The continued pressure of an organized mass movement can also win such demands as the removal of police from schools and the creation of a countywide civilian oversight board, with real powers over the Allegheny County police departments, including setting policy, amending budgets, launching independent investigations, setting department priorities, and with the right to subpoena officers. It has already compelled Allegheny County Council to vote 8-6 to begin the process of creating such a board; but the fight must continue for one that is fully comprised of members democratically elected by voters. Further still, such a movement can stop mass evictions and the privatization of public housing; it can win higher wages, and funding for our schools and infrastructure. Democratic socialist State Representative nominees Summer Lee and Sara Innamorato have a significant role to play in building such a coalition behind a socialist platform for economic and racial justice.

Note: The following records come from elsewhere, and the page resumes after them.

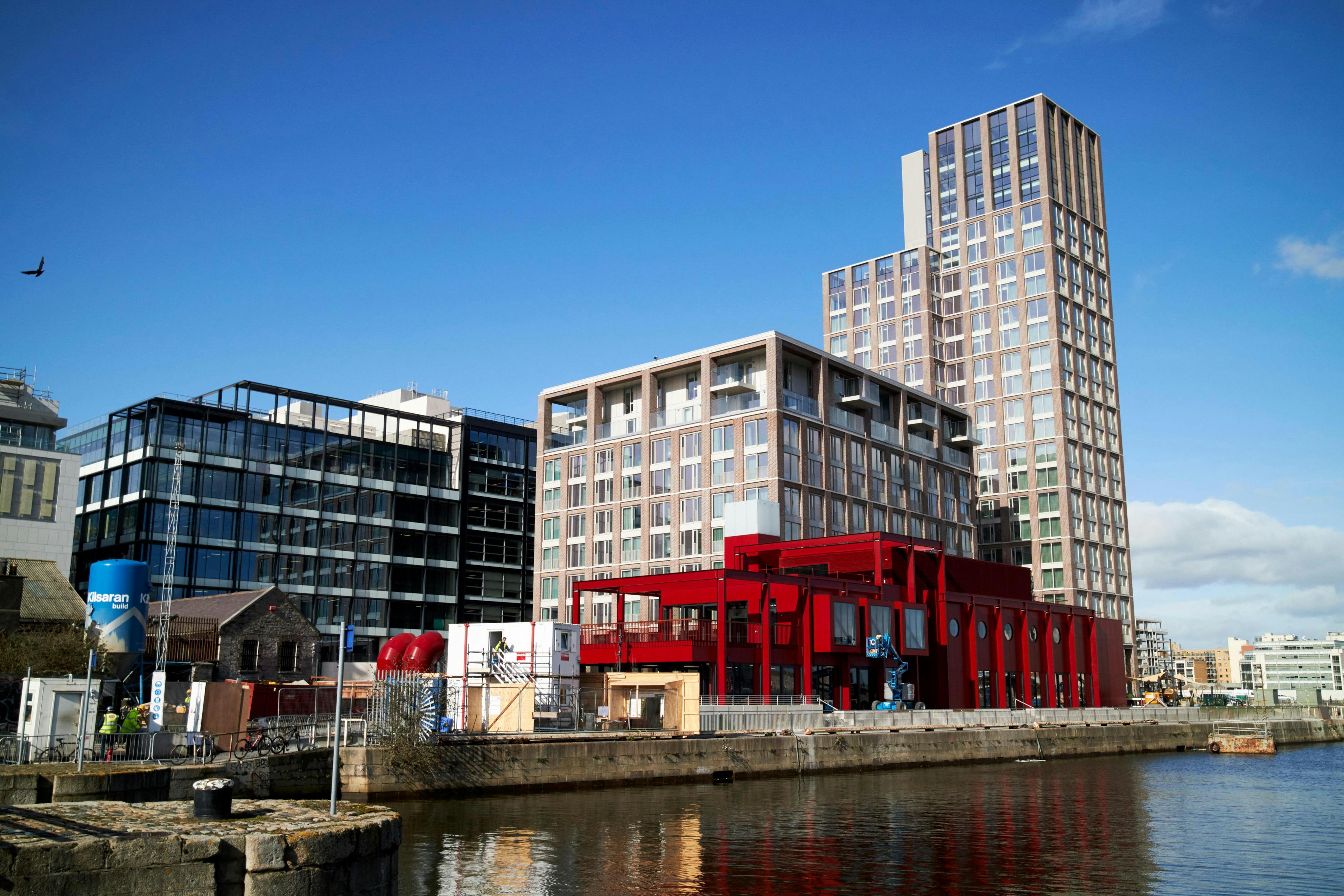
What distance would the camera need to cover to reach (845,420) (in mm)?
100250

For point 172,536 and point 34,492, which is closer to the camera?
point 34,492

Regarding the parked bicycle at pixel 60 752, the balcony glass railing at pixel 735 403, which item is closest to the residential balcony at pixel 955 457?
the balcony glass railing at pixel 735 403

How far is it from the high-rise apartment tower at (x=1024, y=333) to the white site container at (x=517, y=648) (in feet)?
261

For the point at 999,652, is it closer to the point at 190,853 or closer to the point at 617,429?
the point at 617,429

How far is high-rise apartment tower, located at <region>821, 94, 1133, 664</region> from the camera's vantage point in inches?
5094

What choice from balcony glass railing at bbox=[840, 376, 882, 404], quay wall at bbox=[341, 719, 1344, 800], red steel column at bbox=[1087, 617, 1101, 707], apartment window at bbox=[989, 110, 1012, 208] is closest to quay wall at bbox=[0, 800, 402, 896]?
quay wall at bbox=[341, 719, 1344, 800]

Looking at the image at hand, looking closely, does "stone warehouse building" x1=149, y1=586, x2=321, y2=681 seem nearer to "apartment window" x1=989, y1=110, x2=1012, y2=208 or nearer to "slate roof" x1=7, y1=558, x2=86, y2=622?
"slate roof" x1=7, y1=558, x2=86, y2=622

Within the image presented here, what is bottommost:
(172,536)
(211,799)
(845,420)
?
(211,799)

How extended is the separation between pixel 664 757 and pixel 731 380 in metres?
53.5

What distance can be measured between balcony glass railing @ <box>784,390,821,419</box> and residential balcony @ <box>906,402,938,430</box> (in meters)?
19.5

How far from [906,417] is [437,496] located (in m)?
46.1

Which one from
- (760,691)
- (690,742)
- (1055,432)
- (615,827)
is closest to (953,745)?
(760,691)

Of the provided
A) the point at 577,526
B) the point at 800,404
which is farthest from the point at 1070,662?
the point at 577,526

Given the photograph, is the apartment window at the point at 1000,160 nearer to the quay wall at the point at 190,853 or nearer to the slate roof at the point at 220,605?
the slate roof at the point at 220,605
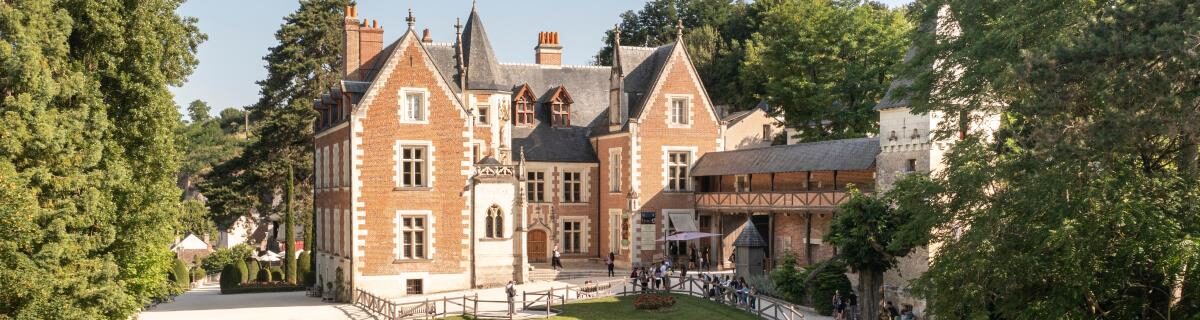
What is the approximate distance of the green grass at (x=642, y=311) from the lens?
105ft

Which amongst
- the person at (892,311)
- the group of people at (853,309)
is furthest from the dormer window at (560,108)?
the person at (892,311)

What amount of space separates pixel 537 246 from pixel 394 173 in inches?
386

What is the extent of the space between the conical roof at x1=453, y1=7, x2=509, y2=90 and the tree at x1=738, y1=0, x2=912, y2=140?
12645mm

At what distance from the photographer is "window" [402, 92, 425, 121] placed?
38531 millimetres

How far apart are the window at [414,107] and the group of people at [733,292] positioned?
10423 millimetres

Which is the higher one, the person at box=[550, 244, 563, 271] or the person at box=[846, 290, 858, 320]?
the person at box=[550, 244, 563, 271]

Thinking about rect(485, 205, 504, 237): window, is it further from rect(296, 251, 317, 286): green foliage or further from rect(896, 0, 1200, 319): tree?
rect(896, 0, 1200, 319): tree

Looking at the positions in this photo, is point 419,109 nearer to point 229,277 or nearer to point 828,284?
point 229,277

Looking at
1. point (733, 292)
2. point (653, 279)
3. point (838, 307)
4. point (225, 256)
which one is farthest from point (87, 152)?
point (225, 256)

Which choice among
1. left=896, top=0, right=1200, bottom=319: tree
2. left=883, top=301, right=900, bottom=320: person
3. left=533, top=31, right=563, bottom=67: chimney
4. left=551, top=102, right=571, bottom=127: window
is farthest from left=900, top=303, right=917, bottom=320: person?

From inhumane immigrant detentions and deportations to mass incarceration and police brutality, we must do everything to end the separation of families and shut down this for-profit system that exploits and commits violence against black and brown communities, working people, and the poor. In solidarity with #J4A, Socialist Alternative calls for justice for Antwon Rose Jr. and his family. We demand:
- Indict, prosecute, and convict killer cops!
- End police brutality and mass incarceration;
- Full community control and oversight over the police;
- Fund education and youth job programs! Demilitarize our schools;
- Black homes matter. Housing justice for all!